Functional genomics is defined as the elucidation of gene function in a genomic context or, in other words, finding out what all these genes do. In mouse, there is plenty of work to be done: only about a third of genes have been studied. But who is to work out the function of all the novel genes?Mouse has previously not been considered a major physiological model. This is the key: the mismatch between genetic and physiological understanding of an organism is called the `phenotype gap'. Put simply, the genome projects are crying out for physiologists who are both competent and interested in the genetic model organisms, like mouse, fly and worm. The `package' of experimental resources on offer is tempting: the availability of a sequenced genome, removing the need to hunt for new genes by homology; the free availability of cDNA clones corresponding to any of the genes described above,by post; the availability of comprehensive, ready-made microarrays covering the whole transcriptome; and the ability to address the simple physiologist's question `what does this gene do?' by creating a knockout and seeing what happens (`reverse genetics').

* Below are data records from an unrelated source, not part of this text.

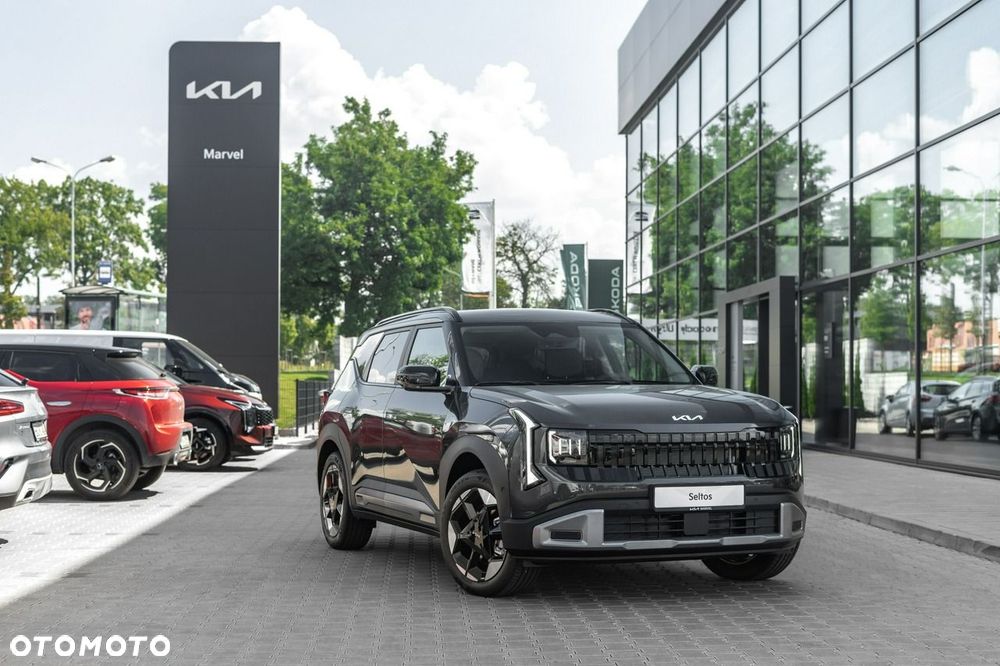 Kia Seltos - 4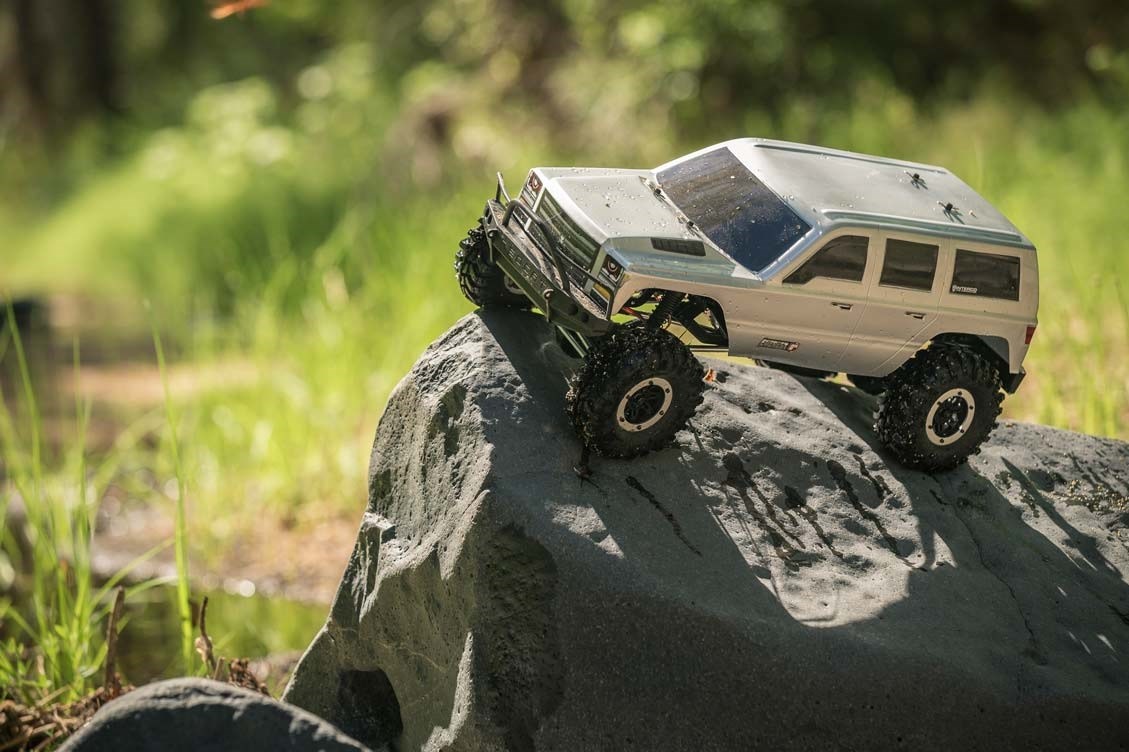 RedCat Everest Gen7 Sport - Silver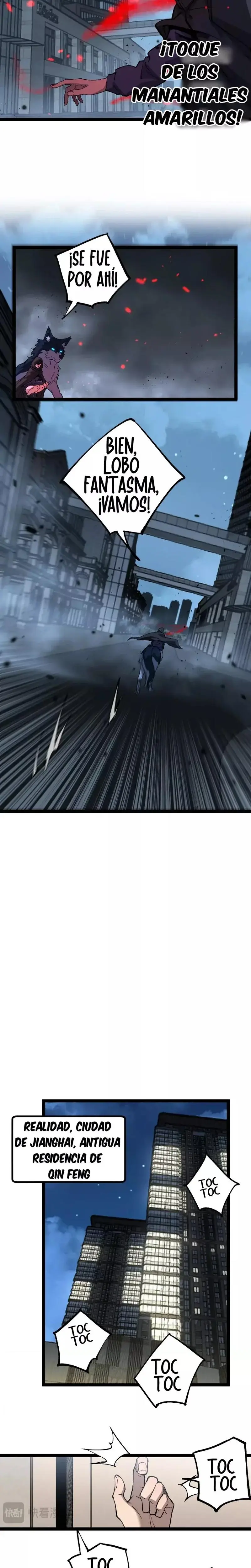 Asesino de nivel divino Capitulo 72 página 2
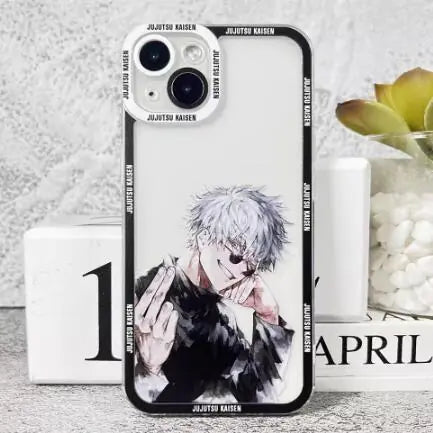 Jujutsu Kaisen Phone Case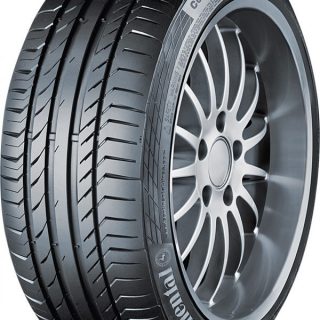 TYRE 245/40R17
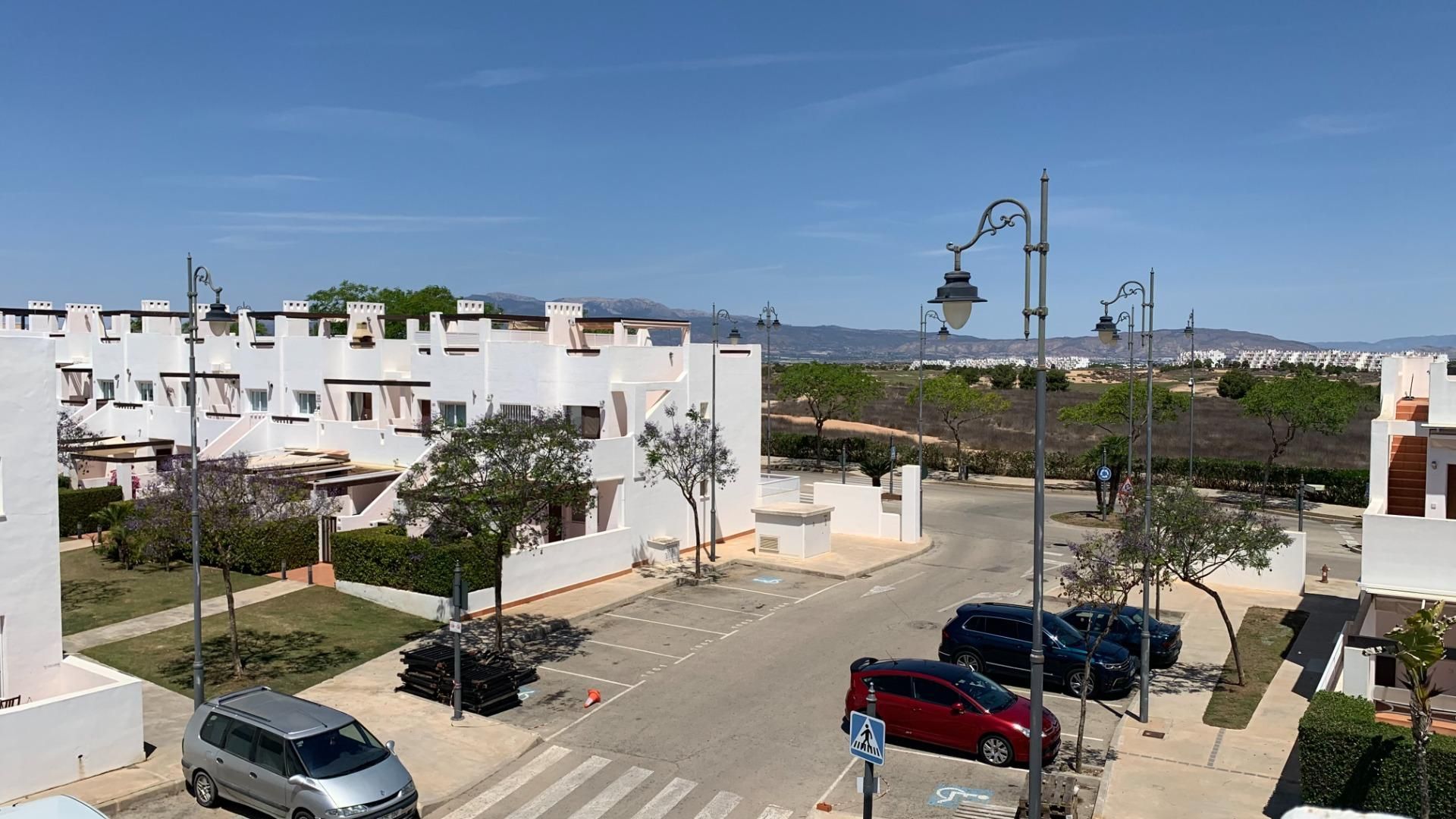 Кондоминиум в Alhama de Murcia, Región de Murcia 11786500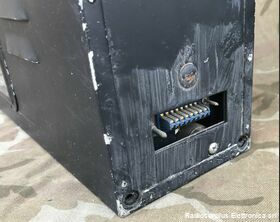 RO-28/UHN-6 Recording Unit  RO-28/UHN-6    Registratore di bordo 2 canali Accessori per apparati radio Militari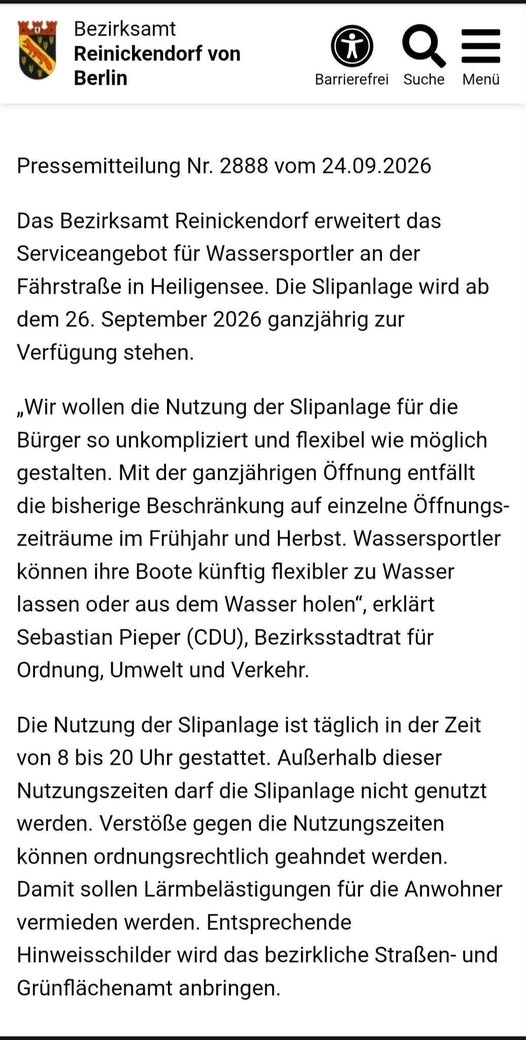 Abfahren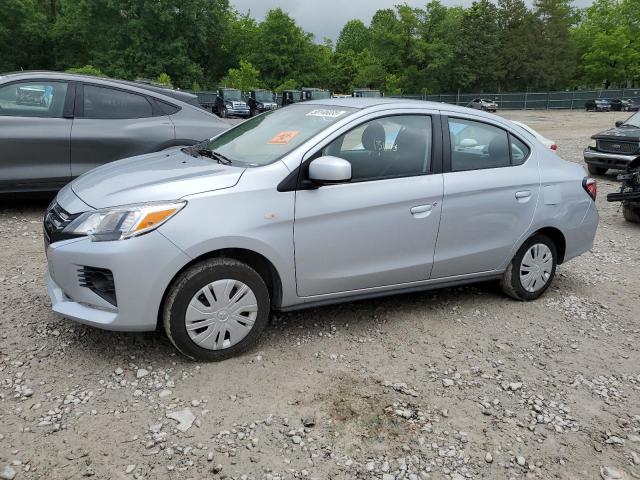 Vin: ml32fufj6rhf11246, lot: 58146035, mitsubishi mirage g4 es 2024 img_1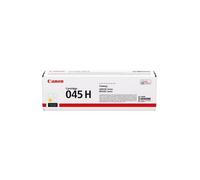 CANON 045H TONER ORIGINALE BK C M Y 2800/2200 pagine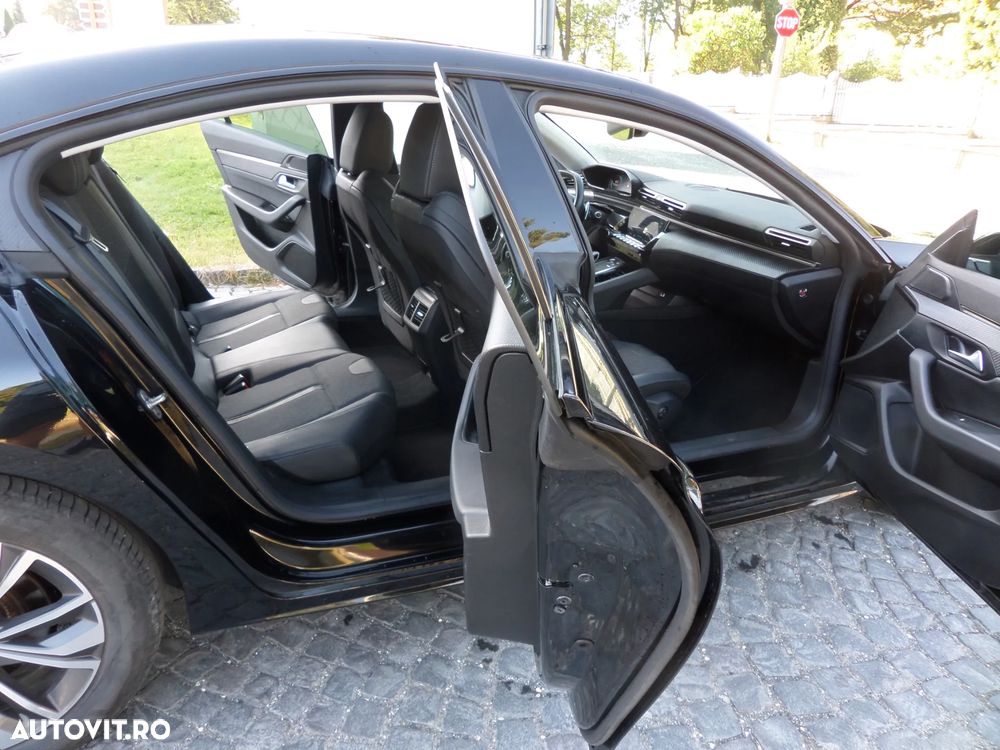 Peugeot 508 PHEV 225ch EAT8 GT Pack - 21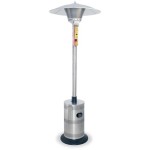 Blue Rhino Endless Summer Patio Heater Parts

Does this genome-linked future mean the end for curiosity-led research? Not at all: there is no better time to pose the higher-level `integrative' biology questions about responses to environmental stress, homeostasis, circadian clocks or neural function.
Does the availability of the mouse genome compel scientists to work on mouse? Not at all – the very low number of mouse `unique' genes shows that, with human and mouse genomes available, it is possible to triangulate rather accurately on any gene in any closely related species (certainly among the mammals). It is thus possible to get appreciable leverage from a phylogenetically close genome project, without necessarily working in that organism.